Alexandre ne dit rien car il était à des kilomètres de là, perdu dans ses pensées.

-Quoi ?! Tu m'as parlé ? demande-t-il étonné.

-Mon chéri, il faut vraiment que tu partes au plus vite, je ne te reconnais plus. Où est passée cette joie de vivre qui te caractérise ?

-Je sais maman, je vais faire ce qu'il faut et arrêter de ne penser qu'au travail pour me focaliser sur ma vie privée. Elle est la femme de ma vie, j'ai merdé alors je dois agir et cesser de me morfondre. Et c'est exactement ce que j'ai l'intention de faire.

-Aaahh !!! Alexandre le retour, disent Xavier et Angelo en chœur en lui tapant dans le dos.

-Et toi Angelo, pas trop triste que Marie soit partie aussi ? demande Adeline.

-Si évidemment, elle me manque mais elle ne pouvait pas laisser Samantha seule, ce que je peux comprendre, donc voilà. Mais on s'appelle tous les jours.

-Et quand vas-tu te décider à l'épouser ?

-Maman, ce ne sont pas tes affaires, lui dit Xavier. Alors Angelo, quand est-ce que tu l'épouses ?

-Ce ne sont pas mes affaires mais les tiennes oui, dit Adeline en tapant son fils avec le torchon.

Angelo les regarde amusé. Il les aime profondément comme sa propre famille et ne se verrait pas vivre sans eux.

-Je pense lui demander sa main quand elle reviendra. Vous savez tout.

-Wouah, mais c'est génial, dit Alexandre en le prenant dans ses bras.

Tous le félicitent et commencent enfin à déguster le fameux poulet rôti aux petits pois d'Adeline.

-Allô, comment ça va aujourd'hui ? demande Marie à Samantha. Je suis désolée d'avoir dû partir à l'improviste mais je savais que tu étais entre de bonnes mains avec Sofie.
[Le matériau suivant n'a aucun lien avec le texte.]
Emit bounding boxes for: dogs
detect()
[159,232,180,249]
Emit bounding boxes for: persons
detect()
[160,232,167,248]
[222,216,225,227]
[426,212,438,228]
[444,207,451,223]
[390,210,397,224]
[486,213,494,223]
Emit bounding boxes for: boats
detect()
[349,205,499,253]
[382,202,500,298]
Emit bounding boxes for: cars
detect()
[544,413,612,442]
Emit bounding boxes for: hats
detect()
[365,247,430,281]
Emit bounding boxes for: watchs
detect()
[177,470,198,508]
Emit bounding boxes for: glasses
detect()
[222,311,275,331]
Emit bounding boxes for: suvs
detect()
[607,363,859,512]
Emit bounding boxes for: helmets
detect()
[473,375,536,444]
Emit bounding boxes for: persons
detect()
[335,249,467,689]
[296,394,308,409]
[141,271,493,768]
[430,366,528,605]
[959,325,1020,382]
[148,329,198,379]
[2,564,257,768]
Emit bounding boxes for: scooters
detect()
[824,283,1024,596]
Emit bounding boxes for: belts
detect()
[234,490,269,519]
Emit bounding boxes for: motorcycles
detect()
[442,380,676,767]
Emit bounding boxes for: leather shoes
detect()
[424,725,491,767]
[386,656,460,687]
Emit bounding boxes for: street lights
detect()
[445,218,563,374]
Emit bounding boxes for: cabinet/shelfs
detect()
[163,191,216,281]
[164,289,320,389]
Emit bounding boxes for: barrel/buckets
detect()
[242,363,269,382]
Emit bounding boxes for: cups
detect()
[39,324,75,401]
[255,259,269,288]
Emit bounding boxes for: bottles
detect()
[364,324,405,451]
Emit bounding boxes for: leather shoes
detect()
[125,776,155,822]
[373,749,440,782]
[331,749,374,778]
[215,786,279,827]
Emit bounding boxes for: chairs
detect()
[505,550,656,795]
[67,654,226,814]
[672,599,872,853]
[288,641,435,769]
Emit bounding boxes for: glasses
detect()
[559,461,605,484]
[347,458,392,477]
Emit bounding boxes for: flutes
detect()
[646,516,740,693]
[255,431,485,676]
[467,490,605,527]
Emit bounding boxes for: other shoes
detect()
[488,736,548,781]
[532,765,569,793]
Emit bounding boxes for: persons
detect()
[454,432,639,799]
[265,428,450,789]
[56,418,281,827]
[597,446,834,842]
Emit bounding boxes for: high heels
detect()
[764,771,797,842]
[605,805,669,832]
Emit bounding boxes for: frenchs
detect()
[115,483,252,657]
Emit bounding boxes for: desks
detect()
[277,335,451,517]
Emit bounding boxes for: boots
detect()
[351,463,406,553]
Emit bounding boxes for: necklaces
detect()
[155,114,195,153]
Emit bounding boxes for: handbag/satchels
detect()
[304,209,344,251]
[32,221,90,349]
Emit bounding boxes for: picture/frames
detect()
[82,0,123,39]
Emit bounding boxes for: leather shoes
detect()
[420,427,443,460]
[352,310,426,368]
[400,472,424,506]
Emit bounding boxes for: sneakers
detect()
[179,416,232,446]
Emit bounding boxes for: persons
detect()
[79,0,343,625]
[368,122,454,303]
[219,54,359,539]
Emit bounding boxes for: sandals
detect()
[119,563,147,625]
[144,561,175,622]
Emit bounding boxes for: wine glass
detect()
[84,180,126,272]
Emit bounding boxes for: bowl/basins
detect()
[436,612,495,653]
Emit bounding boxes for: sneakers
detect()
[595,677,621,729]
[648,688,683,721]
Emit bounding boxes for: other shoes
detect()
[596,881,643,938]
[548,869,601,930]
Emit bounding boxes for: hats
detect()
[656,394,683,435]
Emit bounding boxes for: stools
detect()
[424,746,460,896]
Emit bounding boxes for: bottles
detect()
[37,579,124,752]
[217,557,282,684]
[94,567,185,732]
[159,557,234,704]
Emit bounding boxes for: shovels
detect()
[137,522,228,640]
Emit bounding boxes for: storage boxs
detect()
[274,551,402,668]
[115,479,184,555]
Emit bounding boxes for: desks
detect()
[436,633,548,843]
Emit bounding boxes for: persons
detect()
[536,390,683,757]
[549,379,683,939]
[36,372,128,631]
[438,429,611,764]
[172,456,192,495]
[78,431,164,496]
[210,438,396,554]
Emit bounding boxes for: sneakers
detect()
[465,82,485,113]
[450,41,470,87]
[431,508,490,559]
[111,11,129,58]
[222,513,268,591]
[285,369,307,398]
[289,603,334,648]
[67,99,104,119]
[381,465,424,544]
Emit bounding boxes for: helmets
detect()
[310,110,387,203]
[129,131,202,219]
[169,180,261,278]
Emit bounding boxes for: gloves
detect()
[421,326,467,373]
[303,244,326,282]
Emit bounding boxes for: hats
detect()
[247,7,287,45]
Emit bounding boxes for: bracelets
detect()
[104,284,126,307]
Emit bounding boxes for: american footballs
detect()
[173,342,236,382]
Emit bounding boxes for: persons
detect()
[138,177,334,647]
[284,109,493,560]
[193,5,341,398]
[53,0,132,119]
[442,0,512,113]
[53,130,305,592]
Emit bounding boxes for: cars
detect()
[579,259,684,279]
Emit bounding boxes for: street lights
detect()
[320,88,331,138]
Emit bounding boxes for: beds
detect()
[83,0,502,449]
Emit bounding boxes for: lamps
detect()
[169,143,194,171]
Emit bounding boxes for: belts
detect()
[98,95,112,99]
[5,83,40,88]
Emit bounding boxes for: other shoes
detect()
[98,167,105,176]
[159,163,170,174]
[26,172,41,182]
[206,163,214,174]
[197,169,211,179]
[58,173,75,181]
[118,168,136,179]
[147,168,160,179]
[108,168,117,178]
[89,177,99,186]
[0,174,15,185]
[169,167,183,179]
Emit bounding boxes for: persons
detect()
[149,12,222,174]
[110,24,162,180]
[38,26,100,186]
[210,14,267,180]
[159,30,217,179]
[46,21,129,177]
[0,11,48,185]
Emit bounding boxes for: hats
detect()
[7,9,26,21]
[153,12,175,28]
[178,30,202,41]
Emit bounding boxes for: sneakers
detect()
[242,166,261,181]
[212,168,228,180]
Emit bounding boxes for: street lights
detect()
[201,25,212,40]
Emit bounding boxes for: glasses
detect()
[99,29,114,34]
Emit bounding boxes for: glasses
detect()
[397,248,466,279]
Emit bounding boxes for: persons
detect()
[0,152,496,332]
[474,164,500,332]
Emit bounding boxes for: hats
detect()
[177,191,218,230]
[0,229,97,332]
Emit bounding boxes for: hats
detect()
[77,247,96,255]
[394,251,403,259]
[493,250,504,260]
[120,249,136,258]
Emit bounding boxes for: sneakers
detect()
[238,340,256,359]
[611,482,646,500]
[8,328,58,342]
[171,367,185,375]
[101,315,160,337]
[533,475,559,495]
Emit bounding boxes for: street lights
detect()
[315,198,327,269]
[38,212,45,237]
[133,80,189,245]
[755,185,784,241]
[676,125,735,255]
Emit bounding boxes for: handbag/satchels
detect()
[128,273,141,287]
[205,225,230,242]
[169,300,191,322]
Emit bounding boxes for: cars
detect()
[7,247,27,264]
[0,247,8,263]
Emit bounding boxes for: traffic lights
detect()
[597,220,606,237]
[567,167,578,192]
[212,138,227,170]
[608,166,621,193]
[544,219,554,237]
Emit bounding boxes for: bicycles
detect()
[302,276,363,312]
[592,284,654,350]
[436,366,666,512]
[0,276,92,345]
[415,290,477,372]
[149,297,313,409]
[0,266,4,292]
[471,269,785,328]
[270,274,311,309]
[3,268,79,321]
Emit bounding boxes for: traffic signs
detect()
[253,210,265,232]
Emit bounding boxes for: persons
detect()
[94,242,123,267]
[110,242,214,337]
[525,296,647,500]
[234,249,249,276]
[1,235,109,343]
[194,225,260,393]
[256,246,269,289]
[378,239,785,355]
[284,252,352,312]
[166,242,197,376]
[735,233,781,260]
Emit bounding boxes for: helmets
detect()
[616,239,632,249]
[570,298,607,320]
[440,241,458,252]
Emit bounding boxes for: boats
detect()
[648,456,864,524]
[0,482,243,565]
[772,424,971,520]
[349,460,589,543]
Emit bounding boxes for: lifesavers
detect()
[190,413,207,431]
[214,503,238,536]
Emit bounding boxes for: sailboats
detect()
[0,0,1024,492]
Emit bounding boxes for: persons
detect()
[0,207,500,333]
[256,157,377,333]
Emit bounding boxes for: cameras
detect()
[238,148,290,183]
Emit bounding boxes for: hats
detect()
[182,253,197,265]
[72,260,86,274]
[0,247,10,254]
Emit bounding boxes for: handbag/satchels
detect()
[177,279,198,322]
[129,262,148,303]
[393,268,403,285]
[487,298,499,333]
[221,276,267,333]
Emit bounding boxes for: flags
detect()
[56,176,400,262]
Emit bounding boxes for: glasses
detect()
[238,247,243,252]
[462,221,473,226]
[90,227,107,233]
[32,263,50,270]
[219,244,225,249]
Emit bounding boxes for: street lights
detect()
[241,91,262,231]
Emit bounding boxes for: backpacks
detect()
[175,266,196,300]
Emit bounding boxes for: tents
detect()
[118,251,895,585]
-Oui ça va, ne t'inquiète pas. Et toi, as-tu pu voir tes enfants ?

-Pas encore mais je pense que cela ne saurait tarder. Mon avocat s'en occupe. Je dois rencontrer mon ex demain et je n'ai toujours pas dit à Angelo que j'étais à Paris pour régler ce problème. D'ailleurs je ne sais même pas quoi lui dire ni comment.

-Dis le lui tout simplement. Il pourrait même t'aider tu sais.

-Oui je sais mais je ne veux pas l'ennuyer avec mes problèmes. Et on n'a jamais réellement parlé de mes enfants tous les deux. Alors je ne pense pas que ce soit une si bonne idée de le faire maintenant.

-Angelo est quelqu'un de discret. Ce n'est pas lui qui t'aurait parlé de tes enfants en premier. Le moment est venu de lui expliquer ce qui se passe réellement.

-Et toi, quand vas-tu te décider à parler à ton mari ?

-Sofie m'a enfin convaincue, je vais l'appeler dans la semaine. Je vais sortir de mon mutisme, c'est décidé.

-Alléluia !!! En plus c'est bientôt votre anniversaire de mariage il me semble.

-Oui je sais mais je ne vais pas arriver avec des fleurs et lui souhaiter un joyeux anniversaire de mariage alors que je l'ai laissé en plan depuis deux mois. Tu comprends mon problème ?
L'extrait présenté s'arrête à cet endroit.